■ **Quoted text**:
###
September 17th, 2004

Why does my mouse/touchpad sometimes go berzerk?

Each time you move a PS/2-style mouse, the mouse send three bytes to the computer. For the sake of illustration, let’s say the three bytes are x, y, and buttons.

The operating system sees this byte stream and groups them into threes:

x y b x y b x y b x y b

Now suppose the cable is a bit jiggled loose and one of the “y”s gets lost. The byte stream loses an entry, but the operating system doesn’t know this has happened and keeps grouping them in threes.

x y b x b x y b x y b x

The operating system is now out of sync with the mouse and starts misinterpreting all the data. It receives a “y b x” from the mouse and treats the y byte as the x-delta, the b byte as the y-delta, and the x byte as the button state. Result: A mouse that goes crazy.

Oh wait, then there are mice with wheels.

When the operating system starts up, it tries to figure out whether the mouse has a wheel and convinces it to go into wheel mode. (You can influence this negotiation from Device Manager.) If both sides agree on wheeliness, then the mouse generates four bytes for each mouse motion, which therefore must be interpreted something like this:

x y b w x y b w x y b w x y b w

Now things get really interesting when you introduce laptops into the mix.
###
■ **Collected material**:
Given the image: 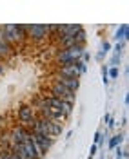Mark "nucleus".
<instances>
[{"mask_svg": "<svg viewBox=\"0 0 129 159\" xmlns=\"http://www.w3.org/2000/svg\"><path fill=\"white\" fill-rule=\"evenodd\" d=\"M102 78H104V83H107V69L102 67Z\"/></svg>", "mask_w": 129, "mask_h": 159, "instance_id": "obj_14", "label": "nucleus"}, {"mask_svg": "<svg viewBox=\"0 0 129 159\" xmlns=\"http://www.w3.org/2000/svg\"><path fill=\"white\" fill-rule=\"evenodd\" d=\"M2 31H4V38H6V42L9 43L11 47L17 45V43H20L22 38L26 36V34H24V33H26V27H24L22 24H18V25H15V24L2 25Z\"/></svg>", "mask_w": 129, "mask_h": 159, "instance_id": "obj_1", "label": "nucleus"}, {"mask_svg": "<svg viewBox=\"0 0 129 159\" xmlns=\"http://www.w3.org/2000/svg\"><path fill=\"white\" fill-rule=\"evenodd\" d=\"M18 119L22 121V123H29V121H33L35 119V110H33V107H29V105H22L18 109Z\"/></svg>", "mask_w": 129, "mask_h": 159, "instance_id": "obj_7", "label": "nucleus"}, {"mask_svg": "<svg viewBox=\"0 0 129 159\" xmlns=\"http://www.w3.org/2000/svg\"><path fill=\"white\" fill-rule=\"evenodd\" d=\"M102 49H104V51H109V43H107V42H104V43H102Z\"/></svg>", "mask_w": 129, "mask_h": 159, "instance_id": "obj_16", "label": "nucleus"}, {"mask_svg": "<svg viewBox=\"0 0 129 159\" xmlns=\"http://www.w3.org/2000/svg\"><path fill=\"white\" fill-rule=\"evenodd\" d=\"M67 51V54H69V58L71 61H78L80 58H82V54H84V45H73V47H69V49H66Z\"/></svg>", "mask_w": 129, "mask_h": 159, "instance_id": "obj_9", "label": "nucleus"}, {"mask_svg": "<svg viewBox=\"0 0 129 159\" xmlns=\"http://www.w3.org/2000/svg\"><path fill=\"white\" fill-rule=\"evenodd\" d=\"M2 70H4V67H2V65H0V74H2Z\"/></svg>", "mask_w": 129, "mask_h": 159, "instance_id": "obj_17", "label": "nucleus"}, {"mask_svg": "<svg viewBox=\"0 0 129 159\" xmlns=\"http://www.w3.org/2000/svg\"><path fill=\"white\" fill-rule=\"evenodd\" d=\"M13 159H18V157H17V156H15V154H13Z\"/></svg>", "mask_w": 129, "mask_h": 159, "instance_id": "obj_18", "label": "nucleus"}, {"mask_svg": "<svg viewBox=\"0 0 129 159\" xmlns=\"http://www.w3.org/2000/svg\"><path fill=\"white\" fill-rule=\"evenodd\" d=\"M124 49V43H118L117 47H115V51H117V54H120V51Z\"/></svg>", "mask_w": 129, "mask_h": 159, "instance_id": "obj_15", "label": "nucleus"}, {"mask_svg": "<svg viewBox=\"0 0 129 159\" xmlns=\"http://www.w3.org/2000/svg\"><path fill=\"white\" fill-rule=\"evenodd\" d=\"M11 52H13V47L6 42L4 31H2V25H0V58H2V56H9Z\"/></svg>", "mask_w": 129, "mask_h": 159, "instance_id": "obj_8", "label": "nucleus"}, {"mask_svg": "<svg viewBox=\"0 0 129 159\" xmlns=\"http://www.w3.org/2000/svg\"><path fill=\"white\" fill-rule=\"evenodd\" d=\"M0 159H13V152H4V154H0Z\"/></svg>", "mask_w": 129, "mask_h": 159, "instance_id": "obj_13", "label": "nucleus"}, {"mask_svg": "<svg viewBox=\"0 0 129 159\" xmlns=\"http://www.w3.org/2000/svg\"><path fill=\"white\" fill-rule=\"evenodd\" d=\"M107 76H111V78H118V69L113 67L111 70H107Z\"/></svg>", "mask_w": 129, "mask_h": 159, "instance_id": "obj_12", "label": "nucleus"}, {"mask_svg": "<svg viewBox=\"0 0 129 159\" xmlns=\"http://www.w3.org/2000/svg\"><path fill=\"white\" fill-rule=\"evenodd\" d=\"M26 27V36H29V38H35V40H44L47 34H49V29H47V25H38V24H35V25H24Z\"/></svg>", "mask_w": 129, "mask_h": 159, "instance_id": "obj_4", "label": "nucleus"}, {"mask_svg": "<svg viewBox=\"0 0 129 159\" xmlns=\"http://www.w3.org/2000/svg\"><path fill=\"white\" fill-rule=\"evenodd\" d=\"M31 139L37 143V147H38V148L44 152V154H46V152L51 148V145H53V139H51V138L40 136V134H35V132H33V138H31Z\"/></svg>", "mask_w": 129, "mask_h": 159, "instance_id": "obj_6", "label": "nucleus"}, {"mask_svg": "<svg viewBox=\"0 0 129 159\" xmlns=\"http://www.w3.org/2000/svg\"><path fill=\"white\" fill-rule=\"evenodd\" d=\"M127 34H129L127 24H122V25L118 27V31H117V38L118 40H127Z\"/></svg>", "mask_w": 129, "mask_h": 159, "instance_id": "obj_10", "label": "nucleus"}, {"mask_svg": "<svg viewBox=\"0 0 129 159\" xmlns=\"http://www.w3.org/2000/svg\"><path fill=\"white\" fill-rule=\"evenodd\" d=\"M46 96L64 99V101H67V103H75V98H77V94H75L73 90L66 89V87H64V85H60V83H53V85H51V89H49V94H46Z\"/></svg>", "mask_w": 129, "mask_h": 159, "instance_id": "obj_2", "label": "nucleus"}, {"mask_svg": "<svg viewBox=\"0 0 129 159\" xmlns=\"http://www.w3.org/2000/svg\"><path fill=\"white\" fill-rule=\"evenodd\" d=\"M44 99H46V107H51V109L58 110L64 116H69L71 110H73V103H67V101H64V99L51 98V96H44Z\"/></svg>", "mask_w": 129, "mask_h": 159, "instance_id": "obj_3", "label": "nucleus"}, {"mask_svg": "<svg viewBox=\"0 0 129 159\" xmlns=\"http://www.w3.org/2000/svg\"><path fill=\"white\" fill-rule=\"evenodd\" d=\"M53 83H60V85H64L66 89L73 90V92H77L80 87V81L77 78H66V76H60V74L53 78Z\"/></svg>", "mask_w": 129, "mask_h": 159, "instance_id": "obj_5", "label": "nucleus"}, {"mask_svg": "<svg viewBox=\"0 0 129 159\" xmlns=\"http://www.w3.org/2000/svg\"><path fill=\"white\" fill-rule=\"evenodd\" d=\"M122 141H124V136H115V138L109 141V148H117Z\"/></svg>", "mask_w": 129, "mask_h": 159, "instance_id": "obj_11", "label": "nucleus"}]
</instances>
###
■ **To be done**:
1) In the text on why a mouse or touchpad goes berserk, how many bytes does a PS/2-style mouse send to the computer each time it moves?
2) Summarize the text on why a mouse or touchpad goes berserk in two sentences.

■ **Task responses**:
1) Three bytes.

2) A PS/2-style mouse sends three bytes per movement, and the operating system groups the byte stream in threes. If a byte is lost, for instance through a loose cable, the system falls out of sync and misreads all the data, so the mouse goes crazy, while a mouse that agrees with the system on wheel mode sends four bytes per motion instead.